ARTICLE —
Editor’s note: the following is an opinion piece by Peter Brownellresearch director at the San Diego-based nonprofit Center on Policy Initiatives, who opines that managed competition is an ineffective system for contracting municipal services.

Originally posted at Voice of San Diego.
By Peter Brownell.

Let’s say you buy the car of your dreams and it turns out to be a lemon. It keeps stalling and breaking down, despite costly maintenance. The ride is bumpy and dangerous, and you never quite get where you want to go. When do you stop pouring money into repairs and get a new car?

The city of San Diego has clung to a lemon called “managed competition” for seven years now, and it’s time to let go.

There’s now a growing consensus about the problems, whichVoice of San Diego reported on in its Dec. 3 story, “Three Managed Comp Fixes That Everyone Agrees On.” But not “everyone agrees” on three fixes. We believe managed competition is flawed beyond repair.

The whole idea is for San Diegans to receive high-quality city services at lower cost. The concept of managed competition – bringing in private companies to bid against city workers for their jobs – hasn’t worked, as all sides now apparently realize.

REQUEST 1 — Reproduce the rows word for word, from the line containing "How large is" through the last of the rows.

RECORD EXCERPTS —
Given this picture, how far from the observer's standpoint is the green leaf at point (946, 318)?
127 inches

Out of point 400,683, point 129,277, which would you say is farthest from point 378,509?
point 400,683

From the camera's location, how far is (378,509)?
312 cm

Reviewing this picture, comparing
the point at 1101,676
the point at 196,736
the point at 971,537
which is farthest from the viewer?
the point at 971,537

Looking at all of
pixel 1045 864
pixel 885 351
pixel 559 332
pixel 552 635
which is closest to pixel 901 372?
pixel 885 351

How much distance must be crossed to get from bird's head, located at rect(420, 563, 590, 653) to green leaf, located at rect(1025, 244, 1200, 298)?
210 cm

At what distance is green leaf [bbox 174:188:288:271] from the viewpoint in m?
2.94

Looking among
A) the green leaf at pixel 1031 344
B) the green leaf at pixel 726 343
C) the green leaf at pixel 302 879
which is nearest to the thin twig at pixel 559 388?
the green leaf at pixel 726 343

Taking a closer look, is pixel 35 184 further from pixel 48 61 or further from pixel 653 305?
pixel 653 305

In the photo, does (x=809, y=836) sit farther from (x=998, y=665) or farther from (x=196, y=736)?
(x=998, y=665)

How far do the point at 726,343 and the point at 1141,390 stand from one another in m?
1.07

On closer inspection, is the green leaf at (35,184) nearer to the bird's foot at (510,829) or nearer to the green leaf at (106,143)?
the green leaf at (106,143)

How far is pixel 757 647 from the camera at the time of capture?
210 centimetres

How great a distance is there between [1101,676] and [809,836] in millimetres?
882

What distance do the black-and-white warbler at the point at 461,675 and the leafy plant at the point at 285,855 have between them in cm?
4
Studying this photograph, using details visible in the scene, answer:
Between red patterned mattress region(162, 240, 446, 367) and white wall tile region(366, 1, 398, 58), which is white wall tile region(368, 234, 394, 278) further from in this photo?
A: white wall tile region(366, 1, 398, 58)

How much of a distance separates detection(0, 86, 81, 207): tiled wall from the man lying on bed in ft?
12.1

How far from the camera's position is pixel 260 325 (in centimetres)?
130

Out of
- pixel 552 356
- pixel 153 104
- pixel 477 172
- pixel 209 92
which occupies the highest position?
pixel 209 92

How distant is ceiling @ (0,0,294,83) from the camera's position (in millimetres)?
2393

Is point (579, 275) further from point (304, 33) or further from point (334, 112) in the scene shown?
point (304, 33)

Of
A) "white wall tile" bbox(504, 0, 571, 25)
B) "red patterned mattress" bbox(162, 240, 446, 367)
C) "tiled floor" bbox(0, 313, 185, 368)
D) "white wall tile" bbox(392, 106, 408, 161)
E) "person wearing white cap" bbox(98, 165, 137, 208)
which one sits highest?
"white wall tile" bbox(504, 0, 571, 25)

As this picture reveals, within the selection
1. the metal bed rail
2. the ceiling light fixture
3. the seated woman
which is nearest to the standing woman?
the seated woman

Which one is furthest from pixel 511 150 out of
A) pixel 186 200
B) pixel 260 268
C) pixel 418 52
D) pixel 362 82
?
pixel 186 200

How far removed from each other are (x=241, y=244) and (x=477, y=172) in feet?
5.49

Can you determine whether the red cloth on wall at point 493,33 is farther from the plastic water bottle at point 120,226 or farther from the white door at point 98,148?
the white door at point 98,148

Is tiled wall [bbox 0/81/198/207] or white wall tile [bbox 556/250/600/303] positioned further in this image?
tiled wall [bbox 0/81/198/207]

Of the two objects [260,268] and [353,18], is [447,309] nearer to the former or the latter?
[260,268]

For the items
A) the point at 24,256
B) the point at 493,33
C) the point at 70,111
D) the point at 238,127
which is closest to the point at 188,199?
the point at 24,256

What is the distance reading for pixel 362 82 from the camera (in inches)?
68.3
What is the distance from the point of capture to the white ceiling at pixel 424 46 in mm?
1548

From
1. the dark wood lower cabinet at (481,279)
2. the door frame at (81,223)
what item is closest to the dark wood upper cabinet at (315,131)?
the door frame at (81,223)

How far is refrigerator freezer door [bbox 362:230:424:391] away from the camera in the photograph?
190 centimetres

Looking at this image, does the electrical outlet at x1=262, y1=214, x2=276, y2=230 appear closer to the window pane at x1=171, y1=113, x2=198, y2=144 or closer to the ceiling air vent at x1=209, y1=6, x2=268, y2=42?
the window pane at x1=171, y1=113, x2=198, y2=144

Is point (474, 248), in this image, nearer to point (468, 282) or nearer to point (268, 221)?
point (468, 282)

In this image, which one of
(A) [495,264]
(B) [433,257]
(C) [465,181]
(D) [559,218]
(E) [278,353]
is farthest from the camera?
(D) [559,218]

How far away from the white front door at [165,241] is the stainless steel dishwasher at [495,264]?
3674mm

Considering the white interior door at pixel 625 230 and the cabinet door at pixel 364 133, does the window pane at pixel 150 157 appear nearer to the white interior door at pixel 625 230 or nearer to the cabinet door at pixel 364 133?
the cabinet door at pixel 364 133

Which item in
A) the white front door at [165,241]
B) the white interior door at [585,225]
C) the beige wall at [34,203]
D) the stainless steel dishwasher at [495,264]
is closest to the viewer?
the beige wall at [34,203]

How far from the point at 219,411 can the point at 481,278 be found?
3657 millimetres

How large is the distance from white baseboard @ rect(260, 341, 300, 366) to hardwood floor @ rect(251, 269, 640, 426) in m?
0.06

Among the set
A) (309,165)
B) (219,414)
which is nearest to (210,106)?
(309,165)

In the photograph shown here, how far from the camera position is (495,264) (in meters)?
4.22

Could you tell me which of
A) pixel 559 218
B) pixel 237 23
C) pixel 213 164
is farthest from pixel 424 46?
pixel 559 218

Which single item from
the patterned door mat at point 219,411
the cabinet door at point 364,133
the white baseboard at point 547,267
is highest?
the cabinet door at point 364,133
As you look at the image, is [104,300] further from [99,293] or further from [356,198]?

REQUEST 2 — According to the opinion piece on managed competition, how long has the city of San Diego clung to it?

SOLUTION 1 —
How large is the distance from white baseboard @ rect(260, 341, 300, 366) to hardwood floor @ rect(251, 269, 640, 426) in m?
0.06

Among the set
A) (309,165)
B) (219,414)
which is nearest to (210,106)?
(309,165)

In the photograph shown here, how far from the camera position is (495,264) (in meters)?
4.22

Could you tell me which of
A) pixel 559 218
B) pixel 237 23
C) pixel 213 164
is farthest from pixel 424 46?
pixel 559 218

Which single item from
the patterned door mat at point 219,411
the cabinet door at point 364,133
the white baseboard at point 547,267
is highest?
the cabinet door at point 364,133
As you look at the image, is [104,300] further from [99,293] or further from [356,198]?

SOLUTION 2 — Seven years.